[[ TEXT SHOWN, beginning ]]

Reduced service will also generate between $50,000 and $100,000 in savings on bus parts and $25,000 or so in savings from reduced fuel needs.
However, net savings won’t be as great. “Some of the savings is offset by not getting fare revenue,” said Blankenship.
The senior management of RFTA is currently planning on cuts that would reduce the hours that fare buses in the valley operate. Buses currently operate from 4:35 a.m. to 2:15 a.m. The proposal is to reduce hours to 6 a.m. to 12:15 a.m.
The Snowmass Village fare bus would be cut back to one run per hour between 6 a.m. and 4:15 p.m. during the winter.
Weekend service to Rifle would be eliminated, and the 1 a.m. and 1 p.m. trips between Rifle and Glenwood Springs would be cut on weekdays.
Woody Creek service would be cut for winter and summer seasons.
Some direct service between downvalley and Snowmass Village would be cut during winters.
Those reductions are needed, Blankenship said, because revenues have dropped so drastically in the post-9/11 economy. Sales taxes and a use tax generated $5.48 million in 2001. The amount fell 6.3 percent in 2002 and was projected to fall another 4.2 percent this year.
RFTA anticipates flat sales and use-tax revenues in 2004 and modest increases in 2005 and 2006, according to budget documents released in June. Sales and use taxes account for nearly one-third of the agency’s revenues. Fares generate another 17 percent. The largest share, 34 percent in the 2003 budget, come from service contracts with local governments and entities.
“If we had not had a recession we’d be in much better shape,” said Blankenship. He estimated the agency would have about $2 million more per year.

[[ TEXT SHOWN, end ]]
[[ STORED DATA, beginning ]]

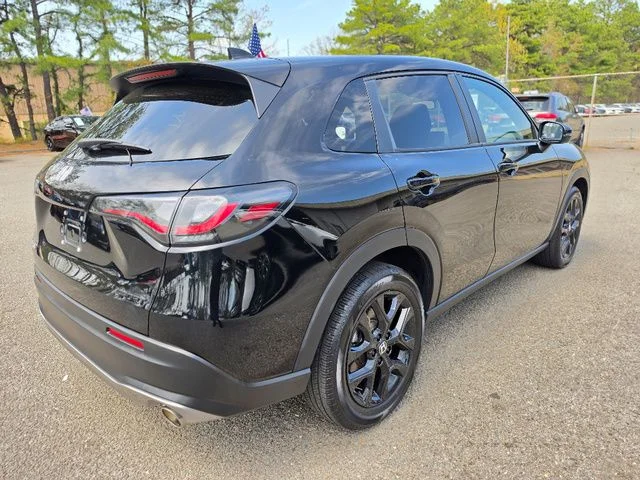 Used 2023 Crystal Black Pearl Honda Sport image 5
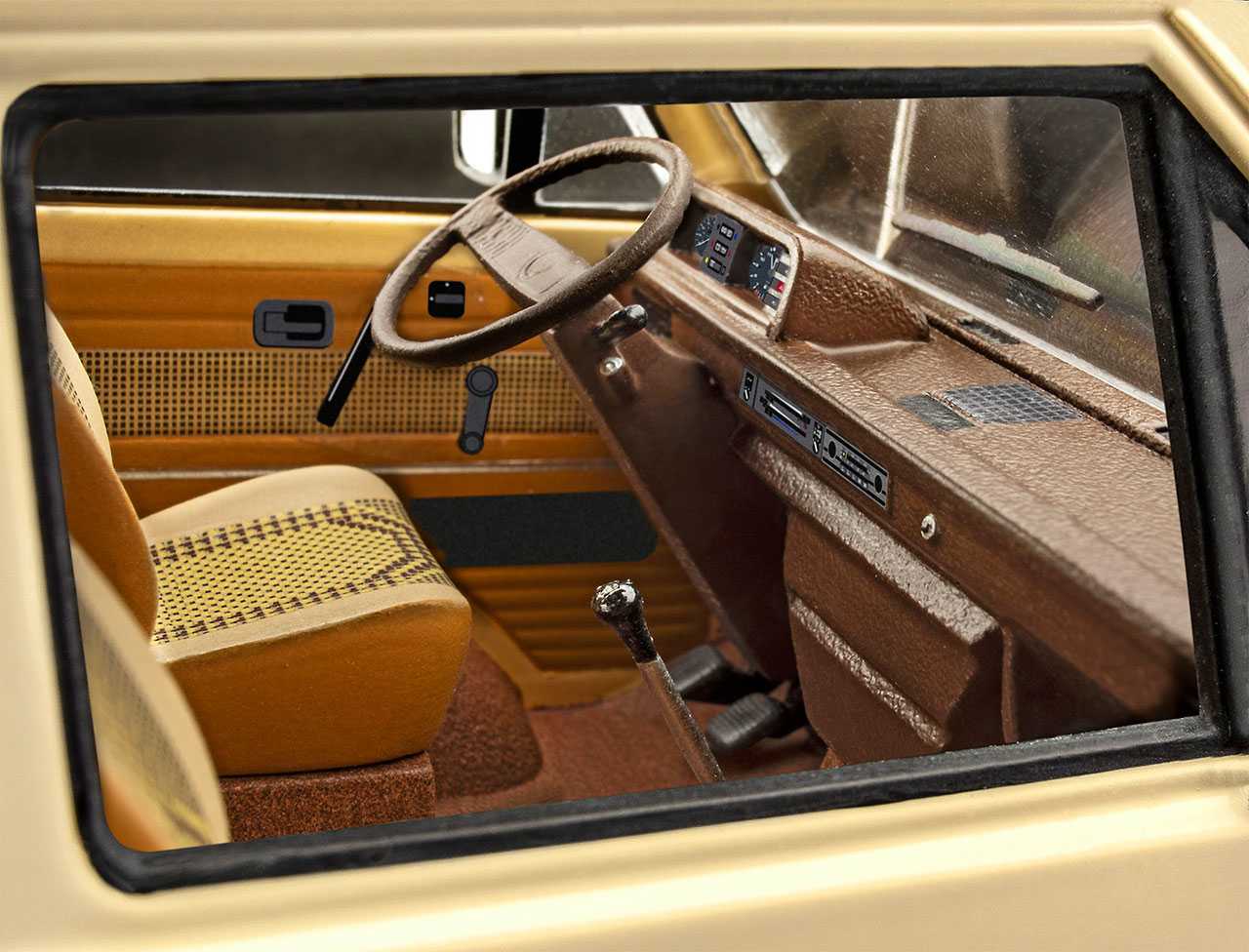 ModelSet  - VW T3 Bus "Surfer Boy" (Revell 1:25)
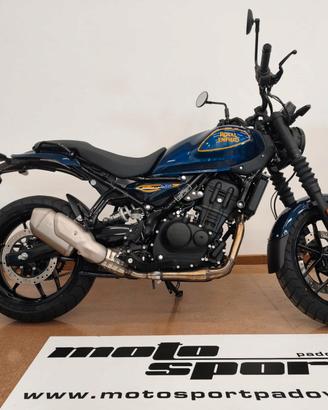 Royal Enfield Guerrilla 450 blu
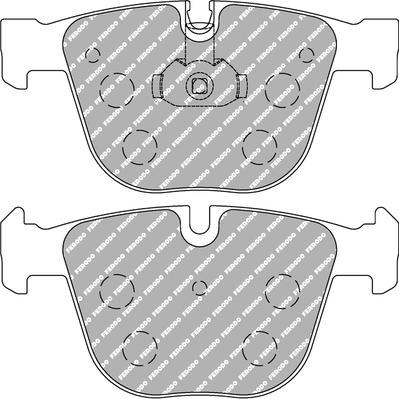 Ferodo Racing FCP1672Z - Bremsbelagsatz, Scheibenbremse alexcarstop-ersatzteile.com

[[ STORED DATA, end ]]

• **TO DO**:
a) In the text about the RFTA bus cuts, what hours do the buses run now?
b) Resume the text about the RFTA bus cuts after its last sentence.
The lines above aren't needed here.

• **ANSWERS TO THE PROBLEMS**:
a) From 4:35 a.m. to 2:15 a.m.

b)
“Money we thought we were going to have for capital improvements just isn’t there,” said Blankenship. So the agency is falling behind on its bus replacement schedule. Now even the operating budget must be cut.
The budget for next year was made even bleaker because of a decision by the Elected Officials Transportation Committee, made up of elected officials in Aspen, Snowmass Village and Pitkin County. That organization, known as EOTC, has indicated it won’t contribute to RFTA next year. EOTC contributed $565,000 for RFTA operations this year.
RFTA’s first draft of a budget for 2004 indicated its deficit would be $1.14 million if cuts weren’t made to bus service and $478,500 even with the cuts to service and other reductions.
If elected officials from the upper valley decided to make a contribution from EOTC’s fund for transit needs, some of the bus service proposed to be cut may be restored.
Blankenship said he is preparing a memo that outlines for the upper-valley governments specific dollar amounts associated with specific bus cuts. He said some elected officials have told him they would like to see that information to help determine if revenues should be provided from the EOTC fund.